There is little doubt that the 1.3 billion cows and oxen, 0.9 billion pigs, 1.8 billion sheep and goats and 14.1 billion chickens can leave a deep ecological footprint on the world.
The production of meat is a larger burden for the environment than the production of vegetable products.
About 44% of the grain in the world is used as animal feed. Think of how many people we could feed if that land mass were used for growing food for human consumption. Animals have to eat 1.5 - 4.3 times more energy (fit for human consumption) than they can deliver.
Part of the agricultural soil used for animal agriculture consists of converted forest areas.
Deforestation does not only pose a problem in areas with tropical rain forest but does so around the world. Consequences include loss of cultural diversity, loss of biodiversity and indirectly contribute to the greenhouse effect because less carbon dioxide can be stored.
Though the greenhouse effect is essentially an entirely natural process, it is estimated that 64% of global warming worldwide is caused by carbon dioxide, followed by methane (20%), halogenic compounds (10%) and nitrogen oxide (6%). The majority of greenhouse gas emissions produced by agriculture are directly or indirectly related to animal agriculture.
The practice of pulling a fishing net through water behind boats, removes around 5 to 25% of an area's seabed life on a single run.

What can I do?

There are many simple things you can do that can make all the difference in the long run.

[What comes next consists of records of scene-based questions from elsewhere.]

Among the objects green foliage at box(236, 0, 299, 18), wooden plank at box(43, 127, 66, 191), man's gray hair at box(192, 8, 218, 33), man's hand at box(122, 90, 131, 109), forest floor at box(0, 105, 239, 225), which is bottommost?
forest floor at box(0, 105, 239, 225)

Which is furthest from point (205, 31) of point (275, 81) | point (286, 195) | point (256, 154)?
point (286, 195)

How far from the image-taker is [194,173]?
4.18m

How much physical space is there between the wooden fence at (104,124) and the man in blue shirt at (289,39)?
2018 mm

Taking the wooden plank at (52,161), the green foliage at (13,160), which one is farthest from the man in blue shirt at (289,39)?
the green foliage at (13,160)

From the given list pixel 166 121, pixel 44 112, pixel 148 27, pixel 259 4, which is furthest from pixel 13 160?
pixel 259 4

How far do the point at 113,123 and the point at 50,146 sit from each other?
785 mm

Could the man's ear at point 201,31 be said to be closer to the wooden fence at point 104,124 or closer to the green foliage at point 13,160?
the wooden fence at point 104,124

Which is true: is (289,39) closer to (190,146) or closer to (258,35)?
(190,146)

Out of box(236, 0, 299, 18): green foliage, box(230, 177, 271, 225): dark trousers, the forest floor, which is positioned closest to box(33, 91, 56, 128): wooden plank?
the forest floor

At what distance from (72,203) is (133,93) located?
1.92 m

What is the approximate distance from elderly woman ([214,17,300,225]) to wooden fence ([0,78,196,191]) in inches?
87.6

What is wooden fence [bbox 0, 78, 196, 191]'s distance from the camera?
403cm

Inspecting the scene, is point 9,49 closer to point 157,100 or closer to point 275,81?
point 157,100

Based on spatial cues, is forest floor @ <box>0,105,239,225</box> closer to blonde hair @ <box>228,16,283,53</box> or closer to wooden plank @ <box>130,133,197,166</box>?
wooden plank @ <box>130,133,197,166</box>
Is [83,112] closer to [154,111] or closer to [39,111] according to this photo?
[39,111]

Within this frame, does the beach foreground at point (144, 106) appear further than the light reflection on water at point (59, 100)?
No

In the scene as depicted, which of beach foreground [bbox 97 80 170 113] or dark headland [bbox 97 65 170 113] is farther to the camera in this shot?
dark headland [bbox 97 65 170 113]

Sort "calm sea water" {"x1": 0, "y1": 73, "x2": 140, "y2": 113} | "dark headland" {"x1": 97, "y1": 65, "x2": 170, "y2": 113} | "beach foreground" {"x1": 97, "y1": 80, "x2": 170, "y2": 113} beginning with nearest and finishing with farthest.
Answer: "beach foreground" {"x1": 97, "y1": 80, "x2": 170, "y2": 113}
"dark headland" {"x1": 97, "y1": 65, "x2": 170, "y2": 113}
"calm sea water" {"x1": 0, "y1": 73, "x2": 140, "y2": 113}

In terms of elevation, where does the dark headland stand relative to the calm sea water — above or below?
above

  • Shop locally. Not only does it save on transport emissions, it supports local growers and businesses.
  • Bring your own bags when shopping, preferably re-usable, and not plastic.
  • Pack your kids garbage free lunches.
  • Walk or bike any distance less then ten blocks.
  • Research your power company and make the switch if they are not using clean, renewable energy. By switching you send a message to energy companies that we do not want to buy or support dirty electricity in any way. Meridian appears to be the 'cleanest' in Christchurch.
  • Share newspapers or better still listen to the News on the radio or search the information you require on the net. You'll save trees.
  • Boil only enough water for the amount of drinks you are making.
  • Get fit and bicycle to work or school, use public transport or carpool.
  • Use water like you're on a limited tank supply.
  • Accept that it's ok for your car to be a little dirty.
  • Mulch garden beds to keep in moisture, it also saves on weeding.
  • Be aware of all chemicals you use and dispose of them safely.
  • Buy from Piko's 'on tap' and 'open sack' sections to save on excess packaging.
  • Think about the size of your fridge, car, home and even family (preferably before having them).
  • Think about those 3 R's Reduce, Reuse and 'Recycle'.
  • Educate yourself watch - Al Gores "An inconvenient truth" and "Fast food nation".
  • Try out vegetarianism
  • Be aware of the Earth everyday and of our effect on it. Awareness of our own impact, willingness to change, and spreading the word is what we are hoping this information will bring. Spread the word with enthusiasm, love and determination.